Source data:
_ _ _ _

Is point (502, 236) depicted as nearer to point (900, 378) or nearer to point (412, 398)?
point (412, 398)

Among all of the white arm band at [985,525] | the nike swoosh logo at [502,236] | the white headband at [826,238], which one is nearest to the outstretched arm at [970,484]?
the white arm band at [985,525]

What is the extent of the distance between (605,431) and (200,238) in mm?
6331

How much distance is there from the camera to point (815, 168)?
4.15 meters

_ _ _ _

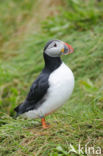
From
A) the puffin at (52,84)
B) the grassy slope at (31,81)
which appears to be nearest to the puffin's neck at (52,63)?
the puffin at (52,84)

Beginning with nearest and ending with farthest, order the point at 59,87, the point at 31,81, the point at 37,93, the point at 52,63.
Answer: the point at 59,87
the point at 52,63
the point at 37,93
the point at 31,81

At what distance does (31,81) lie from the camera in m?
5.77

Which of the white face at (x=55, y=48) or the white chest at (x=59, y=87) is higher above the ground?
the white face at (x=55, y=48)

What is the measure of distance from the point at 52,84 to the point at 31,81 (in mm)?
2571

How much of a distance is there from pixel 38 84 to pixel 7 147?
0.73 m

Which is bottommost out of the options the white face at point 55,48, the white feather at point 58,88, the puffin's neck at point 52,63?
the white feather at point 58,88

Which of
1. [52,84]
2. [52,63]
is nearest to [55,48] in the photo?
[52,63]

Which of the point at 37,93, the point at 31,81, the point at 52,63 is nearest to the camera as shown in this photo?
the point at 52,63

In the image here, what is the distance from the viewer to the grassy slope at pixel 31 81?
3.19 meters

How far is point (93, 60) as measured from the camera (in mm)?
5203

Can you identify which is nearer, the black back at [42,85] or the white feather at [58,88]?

_ _ _ _

GOAL OF THE EXERCISE |
Turn the lines of the listing starting at the one that contains "How far is point" and ending at the one that contains "Can you identify" into a numbered list, leaving out any blank lines.

CORRECT RESULT |
1. How far is point (93, 60) as measured from the camera (in mm)?
2. 5203
3. Can you identify which is nearer, the black back at [42,85] or the white feather at [58,88]?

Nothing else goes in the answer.